Deux demi-frères sont entraînés dans les bouleversements économiques et politiques de la Chine, de la « révolution culturelle » à l’ouverture économique contemporaine. Ce roman qui pèse son poids de près de 1000 pages, ne tombe pas des mains pour autant : Yu Hua, auteur également du très bon Vivre ! sur la campagne chinoise des années Mao, nous passionne au récit du destin de ces deux frères dont la solidarité est mise à l’épreuve par leurs trajectoires sociales opposées. L’utile et l’agréable pour en savoir plus sur l’essor d’une Chine capitaliste et inégalitaire.


 

 

Chavirer, Lola Lafon (Babel)

Celle qui « chavire », c’est Cléo, une adolescente de milieu populaire passionnée de danse. Pleine de rêves d’ascension sociale et de succès, Cléo est victime d’un réseau de prédateurs sexuels… Dans un livre à la narration éclatée, on retrouve Cléo à différents âges de sa vie en prise avec ce passé traumatique. Lola Lafon décortique avec finesse les mécanismes d’emprise, la gestion de la culpabilité, la reconstruction… Une lecture dure mais essentielle sur un sujet majeur de notre société.


 

 

Frakas, Thomas Cantaloube (Folio)

Après l’Algérie, les coulisse de la décolonisation camerounaise. Dans cette suite de Requiem pour la République, l’auteur et ancien journaliste continue sa radioscopie de la mise en place de la Françafrique : massacres des populations, coups tordus, affaires lucratives pour des entreprises françaises sont au programme ! Un roman passionnant, documenté. Humour et cynisme au rendez-vous : l’un des personnages le plus moral et le plus loyal est un… mafieux !


 

 

Silencios, de Claudio Fava (J’ai lu)

Argentine 1978, la dictature de Videla sévit depuis deux ans et s’apprête à accueillir la Coupe du monde de football pour faire diversion. Dans le club de rugby de La Plata, formé de jeunes travailleurs ou lycéens et étudiants plutôt pauvres, à l’image de leur quartier, les joueurs ne s’occupent pas de politique. Sauf quand l’assassinat d’un des leurs les fait réagir… et fait réagir le pouvoir aussi. Écrit par un député et leader de la gauche italienne, ce court roman est inspiré d’un fait réel et rend hommage à ceux qui un jour disent non, quelles qu’en soient les conséquences.


 

 

Une étincelle de vie, de Jodi Picoult (Babel)

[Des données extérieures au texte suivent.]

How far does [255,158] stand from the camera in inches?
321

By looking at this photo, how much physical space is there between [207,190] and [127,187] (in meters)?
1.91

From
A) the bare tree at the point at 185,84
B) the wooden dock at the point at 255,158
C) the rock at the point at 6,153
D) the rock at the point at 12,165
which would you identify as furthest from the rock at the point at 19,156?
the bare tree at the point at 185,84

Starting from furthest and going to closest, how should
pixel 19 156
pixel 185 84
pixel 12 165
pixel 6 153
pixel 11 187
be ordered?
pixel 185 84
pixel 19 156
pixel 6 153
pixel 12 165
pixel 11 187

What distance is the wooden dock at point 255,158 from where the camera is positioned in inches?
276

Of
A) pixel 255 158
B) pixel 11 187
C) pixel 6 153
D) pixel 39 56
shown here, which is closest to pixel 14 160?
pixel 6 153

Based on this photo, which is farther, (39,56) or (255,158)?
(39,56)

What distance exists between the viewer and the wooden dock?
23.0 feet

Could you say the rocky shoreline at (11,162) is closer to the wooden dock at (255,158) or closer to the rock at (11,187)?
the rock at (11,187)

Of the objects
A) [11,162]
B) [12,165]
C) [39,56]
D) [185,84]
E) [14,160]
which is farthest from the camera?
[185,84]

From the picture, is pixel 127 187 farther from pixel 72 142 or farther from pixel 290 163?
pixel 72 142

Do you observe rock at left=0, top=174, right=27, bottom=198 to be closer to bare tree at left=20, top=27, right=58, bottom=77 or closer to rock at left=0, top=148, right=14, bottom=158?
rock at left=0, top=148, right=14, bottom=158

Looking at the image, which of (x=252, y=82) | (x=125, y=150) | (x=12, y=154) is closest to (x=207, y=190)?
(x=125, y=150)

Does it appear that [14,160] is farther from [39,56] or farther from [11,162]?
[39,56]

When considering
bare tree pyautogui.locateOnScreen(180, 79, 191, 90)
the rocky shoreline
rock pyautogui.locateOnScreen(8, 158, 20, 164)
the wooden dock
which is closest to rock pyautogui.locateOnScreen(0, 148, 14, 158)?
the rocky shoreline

Ce roman américain sorti en 2019 en France est en phase avec une actualité américaine. Celle de la remise en cause du droit à l’avortement. Le récit se déroule au Mississippi : une attaque armée suivie d’une prise d’otages a lieu dans la dernière clinique de l’État à pratiquer l’avortement. Suivi de différents personnages, heure par heure mais à rebours des événements, et découverte de ce qui les a amenés là. Récit captivant, non sans rebondissements. Des personnages complexes et attachants. Un document sur l’avortement.


 

 

Donbass, de Benoit Vitkine (le Livre de poche)

L’auteur, grand reporter au Monde, a obtenu le prix Albert-Londres (récompense prestigieuse de journalisme) en 2019 pour une série de reportages sur l’Ukraine, dont le Donbass, région minière de l’est du pays, en guerre depuis 2014 suite au soulèvement de séparatistes pro-russes. L’assassinat sauvage d’un enfant est le point de départ de l’enquête… qui nous entraîne dans cette région, en 2018 alors que la guerre y sévit depuis quatre ans. La première guerre, avant l’invasion de l’Ukraine par la Russie de Poutine le 24 février 2022.

 

 


 

 

Marseille 73, Dominique Manotti (Points policier)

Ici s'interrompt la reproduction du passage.